Make an exact copy of the entries below with the pictures removed.
* BEGIN *
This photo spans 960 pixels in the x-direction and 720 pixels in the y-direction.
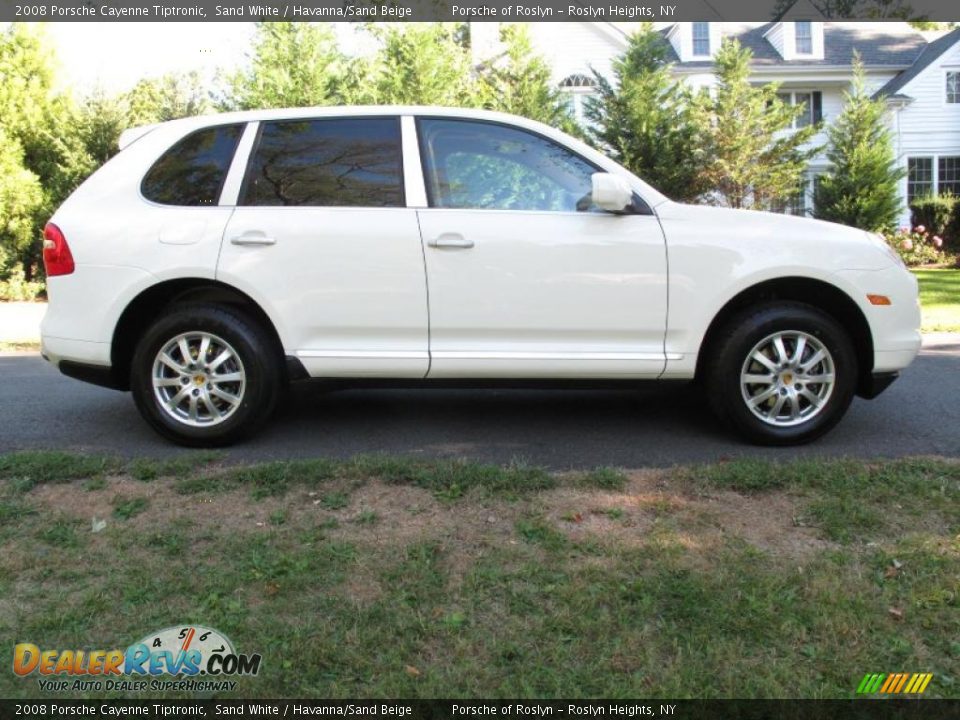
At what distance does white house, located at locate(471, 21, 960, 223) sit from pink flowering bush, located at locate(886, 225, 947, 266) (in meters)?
3.38

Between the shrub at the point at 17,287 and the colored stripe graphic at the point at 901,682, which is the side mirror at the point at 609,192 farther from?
the shrub at the point at 17,287

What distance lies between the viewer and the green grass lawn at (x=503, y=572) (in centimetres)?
244

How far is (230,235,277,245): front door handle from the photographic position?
4.61 m

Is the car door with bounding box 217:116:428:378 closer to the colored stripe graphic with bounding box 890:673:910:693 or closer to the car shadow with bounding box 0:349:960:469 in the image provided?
the car shadow with bounding box 0:349:960:469

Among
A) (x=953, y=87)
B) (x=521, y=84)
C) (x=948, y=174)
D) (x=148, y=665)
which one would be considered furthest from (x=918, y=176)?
(x=148, y=665)

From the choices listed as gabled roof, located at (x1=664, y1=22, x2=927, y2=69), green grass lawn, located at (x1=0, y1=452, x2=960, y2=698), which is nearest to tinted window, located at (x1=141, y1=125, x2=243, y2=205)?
green grass lawn, located at (x1=0, y1=452, x2=960, y2=698)

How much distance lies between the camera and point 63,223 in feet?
15.5

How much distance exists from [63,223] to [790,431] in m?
4.25

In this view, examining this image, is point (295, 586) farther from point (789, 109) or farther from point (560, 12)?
point (560, 12)

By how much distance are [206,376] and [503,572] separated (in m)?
2.46

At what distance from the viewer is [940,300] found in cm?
1294

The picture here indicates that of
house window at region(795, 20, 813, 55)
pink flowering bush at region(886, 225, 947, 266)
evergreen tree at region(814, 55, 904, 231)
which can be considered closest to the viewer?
pink flowering bush at region(886, 225, 947, 266)

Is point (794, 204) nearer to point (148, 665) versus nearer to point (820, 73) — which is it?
point (820, 73)

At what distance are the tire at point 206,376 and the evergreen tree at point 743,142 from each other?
1754 cm
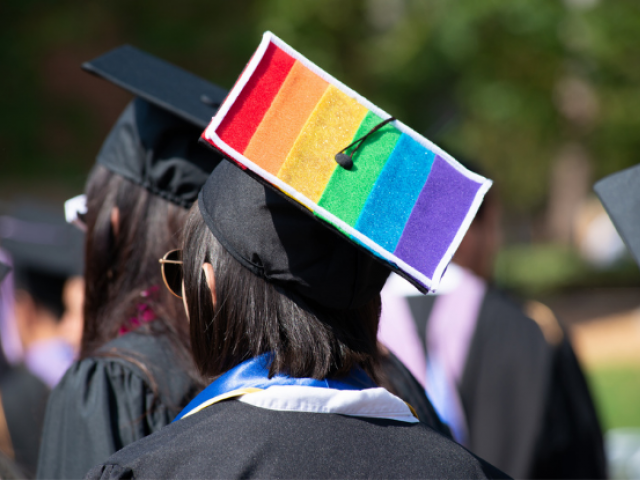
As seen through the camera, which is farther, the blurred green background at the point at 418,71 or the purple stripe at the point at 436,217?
the blurred green background at the point at 418,71

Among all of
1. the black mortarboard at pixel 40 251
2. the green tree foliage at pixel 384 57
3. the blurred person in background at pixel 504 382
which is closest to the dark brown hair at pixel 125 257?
the blurred person in background at pixel 504 382

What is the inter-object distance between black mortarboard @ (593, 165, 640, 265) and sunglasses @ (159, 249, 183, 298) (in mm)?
1010

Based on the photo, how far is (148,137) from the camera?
2008 millimetres

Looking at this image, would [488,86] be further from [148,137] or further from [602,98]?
[148,137]

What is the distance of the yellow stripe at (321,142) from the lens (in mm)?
1154

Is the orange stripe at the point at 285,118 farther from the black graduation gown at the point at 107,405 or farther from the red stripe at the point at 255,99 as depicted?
the black graduation gown at the point at 107,405

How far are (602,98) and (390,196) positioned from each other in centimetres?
1174

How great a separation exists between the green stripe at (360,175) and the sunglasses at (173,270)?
526mm

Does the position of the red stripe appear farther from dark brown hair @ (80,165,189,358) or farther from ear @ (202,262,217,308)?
dark brown hair @ (80,165,189,358)

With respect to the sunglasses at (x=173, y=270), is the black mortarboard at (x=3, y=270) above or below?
below

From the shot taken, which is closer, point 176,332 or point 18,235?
point 176,332

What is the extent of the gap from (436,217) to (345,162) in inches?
8.7

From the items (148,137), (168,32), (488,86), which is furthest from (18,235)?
(168,32)

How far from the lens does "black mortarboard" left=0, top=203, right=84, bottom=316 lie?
3912mm
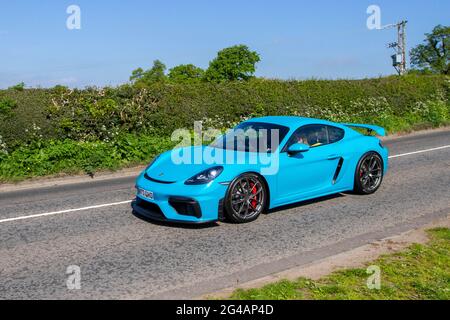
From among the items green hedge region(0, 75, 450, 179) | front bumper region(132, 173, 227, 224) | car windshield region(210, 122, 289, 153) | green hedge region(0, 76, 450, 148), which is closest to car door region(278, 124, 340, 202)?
car windshield region(210, 122, 289, 153)

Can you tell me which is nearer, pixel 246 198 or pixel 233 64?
pixel 246 198

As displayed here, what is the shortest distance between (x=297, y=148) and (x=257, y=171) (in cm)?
76

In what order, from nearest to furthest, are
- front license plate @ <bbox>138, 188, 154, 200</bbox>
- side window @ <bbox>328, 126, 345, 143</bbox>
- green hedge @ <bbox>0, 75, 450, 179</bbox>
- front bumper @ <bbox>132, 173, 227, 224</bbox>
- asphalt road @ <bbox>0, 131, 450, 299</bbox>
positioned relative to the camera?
asphalt road @ <bbox>0, 131, 450, 299</bbox> < front bumper @ <bbox>132, 173, 227, 224</bbox> < front license plate @ <bbox>138, 188, 154, 200</bbox> < side window @ <bbox>328, 126, 345, 143</bbox> < green hedge @ <bbox>0, 75, 450, 179</bbox>

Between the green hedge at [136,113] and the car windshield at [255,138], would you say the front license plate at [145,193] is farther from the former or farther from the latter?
the green hedge at [136,113]

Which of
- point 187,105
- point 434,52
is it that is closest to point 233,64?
point 434,52

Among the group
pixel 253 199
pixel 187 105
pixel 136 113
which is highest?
pixel 187 105

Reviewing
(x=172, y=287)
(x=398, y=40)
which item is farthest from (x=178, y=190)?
(x=398, y=40)

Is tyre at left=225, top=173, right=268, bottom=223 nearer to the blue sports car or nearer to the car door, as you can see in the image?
the blue sports car

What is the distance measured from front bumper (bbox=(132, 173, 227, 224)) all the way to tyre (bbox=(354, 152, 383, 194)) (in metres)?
2.97

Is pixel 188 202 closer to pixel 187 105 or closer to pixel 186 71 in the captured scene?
pixel 187 105

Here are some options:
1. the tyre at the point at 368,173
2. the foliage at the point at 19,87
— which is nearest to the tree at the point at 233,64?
the foliage at the point at 19,87

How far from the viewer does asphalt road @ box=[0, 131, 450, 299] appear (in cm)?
540

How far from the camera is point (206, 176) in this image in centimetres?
707

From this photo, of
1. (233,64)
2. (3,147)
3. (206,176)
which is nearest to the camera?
(206,176)
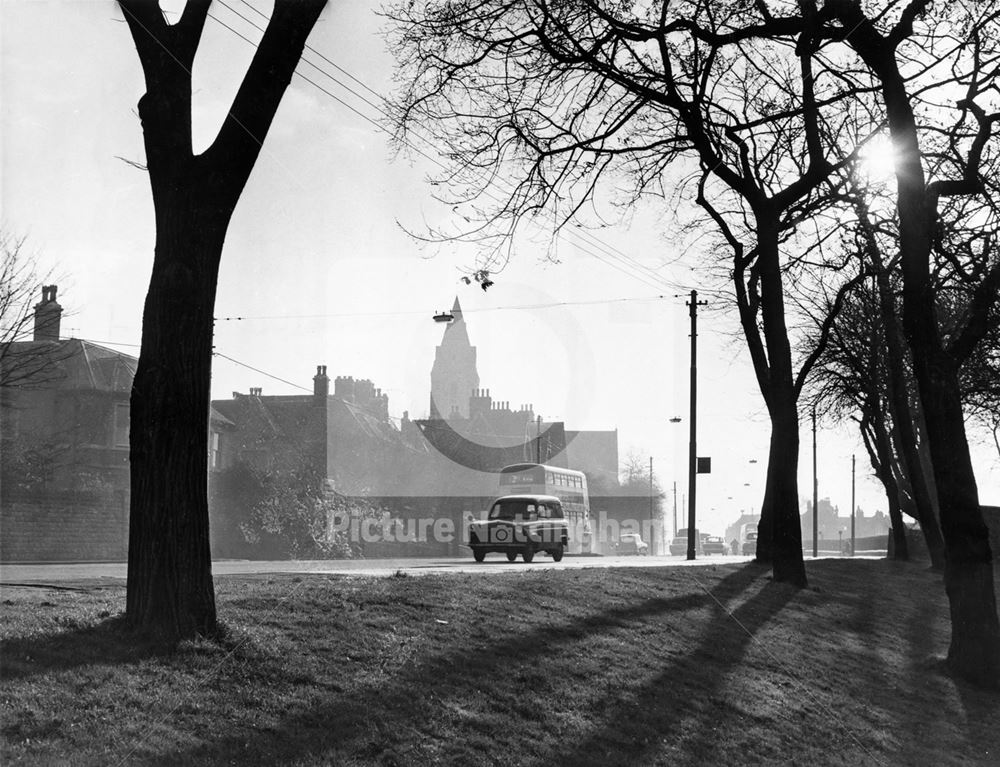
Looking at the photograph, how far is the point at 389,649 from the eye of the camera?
916cm

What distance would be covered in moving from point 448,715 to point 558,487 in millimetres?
37742

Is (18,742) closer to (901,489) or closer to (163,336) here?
(163,336)

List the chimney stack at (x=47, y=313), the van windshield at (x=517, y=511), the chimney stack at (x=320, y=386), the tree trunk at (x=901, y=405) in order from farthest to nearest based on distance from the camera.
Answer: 1. the chimney stack at (x=320, y=386)
2. the chimney stack at (x=47, y=313)
3. the van windshield at (x=517, y=511)
4. the tree trunk at (x=901, y=405)

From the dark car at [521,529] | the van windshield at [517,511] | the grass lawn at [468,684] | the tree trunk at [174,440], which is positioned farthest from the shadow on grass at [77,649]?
the van windshield at [517,511]

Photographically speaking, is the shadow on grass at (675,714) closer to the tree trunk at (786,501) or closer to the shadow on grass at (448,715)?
the shadow on grass at (448,715)

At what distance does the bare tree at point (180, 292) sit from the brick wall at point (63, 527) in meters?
31.1

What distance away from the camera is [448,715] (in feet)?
25.8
* END *
RESPONSE TO THIS TASK:
This photo spans 960 pixels in the x-direction and 720 pixels in the y-direction.
At what distance does white house, located at locate(471, 21, 960, 223) sit from pink flowering bush, located at locate(886, 225, 947, 266) (in meters)?
3.38

Between the shrub at the point at 17,287 and the colored stripe graphic at the point at 901,682, which is the side mirror at the point at 609,192 farther from?
the shrub at the point at 17,287

What distance lies between the viewer and the green grass lawn at (x=503, y=572) (in centimetres)?
244

How far is (230,235,277,245): front door handle from the photographic position?
4.61 m

Is the car door with bounding box 217:116:428:378 closer to the colored stripe graphic with bounding box 890:673:910:693 or closer to the car shadow with bounding box 0:349:960:469 in the image provided?
the car shadow with bounding box 0:349:960:469

Among
A) (x=953, y=87)
B) (x=521, y=84)
C) (x=948, y=174)
D) (x=148, y=665)
which one would be considered furthest from (x=918, y=176)?
(x=148, y=665)

From the choices listed as gabled roof, located at (x1=664, y1=22, x2=927, y2=69), green grass lawn, located at (x1=0, y1=452, x2=960, y2=698), which is nearest to tinted window, located at (x1=141, y1=125, x2=243, y2=205)?
green grass lawn, located at (x1=0, y1=452, x2=960, y2=698)

How much distance lies between the camera and point 63,223 in feet?
15.5

How much distance exists from [63,223] to [790,431] in m?
4.25

In this view, examining this image, is point (295, 586) farther from point (789, 109) or farther from point (560, 12)?
point (560, 12)

By how much distance are [206,376] and [503,572] separated (in m)?
2.46

At what distance from the viewer is [940,300] found in cm?
1294

The picture here indicates that of
house window at region(795, 20, 813, 55)
pink flowering bush at region(886, 225, 947, 266)
evergreen tree at region(814, 55, 904, 231)
which can be considered closest to the viewer?
pink flowering bush at region(886, 225, 947, 266)

Is point (794, 204) nearer to point (148, 665) versus nearer to point (820, 73) — which is it?
point (820, 73)

At what distance are the tire at point 206,376 and the evergreen tree at point 743,142 from each other?
1754 cm
As seen through the camera, which is farther, the blurred green background at the point at 418,71 or the purple stripe at the point at 436,217?
the blurred green background at the point at 418,71

Among all of
1. the black mortarboard at pixel 40 251
2. the green tree foliage at pixel 384 57
3. the blurred person in background at pixel 504 382
which is closest to the dark brown hair at pixel 125 257?
the blurred person in background at pixel 504 382

What is the inter-object distance between black mortarboard @ (593, 165, 640, 265) and sunglasses @ (159, 249, 183, 298) (in mm)?
1010

Based on the photo, how far is (148,137) from the camera?
2008 millimetres

Looking at this image, would [488,86] be further from [148,137] or further from [602,98]?
[148,137]

What is the distance of the yellow stripe at (321,142) from the lens (in mm)?
1154

Is the orange stripe at the point at 285,118 farther from the black graduation gown at the point at 107,405 or farther from the red stripe at the point at 255,99 as depicted?
the black graduation gown at the point at 107,405

How far are (602,98) and (390,196) positioned from each other in centimetres?
1174

How great a separation exists between the green stripe at (360,175) and the sunglasses at (173,270)?
526mm

Does the position of the red stripe appear farther from dark brown hair @ (80,165,189,358) or farther from ear @ (202,262,217,308)?
dark brown hair @ (80,165,189,358)

With respect to the sunglasses at (x=173, y=270), is the black mortarboard at (x=3, y=270) above or below?
below

From the shot taken, which is closer, point 176,332 or point 18,235?
point 176,332

What is the extent of the gap from (436,217) to (345,162) in inches?
8.7

From the items (148,137), (168,32), (488,86), which is furthest from (18,235)?
(168,32)

How far from the lens does "black mortarboard" left=0, top=203, right=84, bottom=316 lie?
3912mm
From among the items green hedge region(0, 75, 450, 179) | front bumper region(132, 173, 227, 224) | car windshield region(210, 122, 289, 153) | green hedge region(0, 76, 450, 148), which is closest to car door region(278, 124, 340, 202)?
car windshield region(210, 122, 289, 153)

Can you tell me which is nearer, pixel 246 198 or pixel 233 64?
pixel 246 198

As displayed here, what is the shortest distance between (x=297, y=148) and (x=257, y=171) (in cm)?
76

In what order, from nearest to furthest, are
- front license plate @ <bbox>138, 188, 154, 200</bbox>
- side window @ <bbox>328, 126, 345, 143</bbox>
- green hedge @ <bbox>0, 75, 450, 179</bbox>
- front bumper @ <bbox>132, 173, 227, 224</bbox>
- asphalt road @ <bbox>0, 131, 450, 299</bbox>
positioned relative to the camera?
asphalt road @ <bbox>0, 131, 450, 299</bbox> < front bumper @ <bbox>132, 173, 227, 224</bbox> < front license plate @ <bbox>138, 188, 154, 200</bbox> < side window @ <bbox>328, 126, 345, 143</bbox> < green hedge @ <bbox>0, 75, 450, 179</bbox>

Between the green hedge at [136,113] and the car windshield at [255,138], would you say the front license plate at [145,193] is farther from the former or farther from the latter?
the green hedge at [136,113]

Which of
- point 187,105
- point 434,52
is it that is closest to point 233,64?
point 434,52

Among the group
pixel 253 199
pixel 187 105
pixel 136 113
which is highest?
pixel 187 105

Reviewing
(x=172, y=287)
(x=398, y=40)
which item is farthest from (x=178, y=190)?
(x=398, y=40)

Is tyre at left=225, top=173, right=268, bottom=223 nearer to the blue sports car or nearer to the car door, as you can see in the image?
the blue sports car

What is the distance measured from front bumper (bbox=(132, 173, 227, 224)) all the way to tyre (bbox=(354, 152, 383, 194)) (in metres)?
2.97

Is pixel 188 202 closer to pixel 187 105 or closer to pixel 186 71 in the captured scene?
pixel 187 105

Here are some options:
1. the tyre at the point at 368,173
2. the foliage at the point at 19,87
— which is nearest to the tree at the point at 233,64?
the foliage at the point at 19,87

How far from the viewer does asphalt road @ box=[0, 131, 450, 299] appear (in cm)?
540

How far from the camera is point (206, 176) in this image in centimetres?
707

From this photo, of
1. (233,64)
2. (3,147)
3. (206,176)
which is nearest to the camera?
(206,176)
Looking at the photograph, how far is the point at 389,649 from the eye of the camera?
916cm

What distance would be covered in moving from point 448,715 to point 558,487 in millimetres?
37742

Is (18,742) closer to (901,489) or closer to (163,336) here?
(163,336)

List the chimney stack at (x=47, y=313), the van windshield at (x=517, y=511), the chimney stack at (x=320, y=386), the tree trunk at (x=901, y=405) in order from farthest to nearest based on distance from the camera.
Answer: 1. the chimney stack at (x=320, y=386)
2. the chimney stack at (x=47, y=313)
3. the van windshield at (x=517, y=511)
4. the tree trunk at (x=901, y=405)

From the dark car at [521,529] | the van windshield at [517,511] | the grass lawn at [468,684] | the tree trunk at [174,440], which is positioned farthest from the shadow on grass at [77,649]?
the van windshield at [517,511]

Photographically speaking, is the shadow on grass at (675,714) closer to the tree trunk at (786,501) or closer to the shadow on grass at (448,715)?
the shadow on grass at (448,715)

At what distance does the bare tree at point (180, 292) sit from the brick wall at point (63, 527) in meters?
31.1

What distance away from the camera is [448,715] (in feet)?
25.8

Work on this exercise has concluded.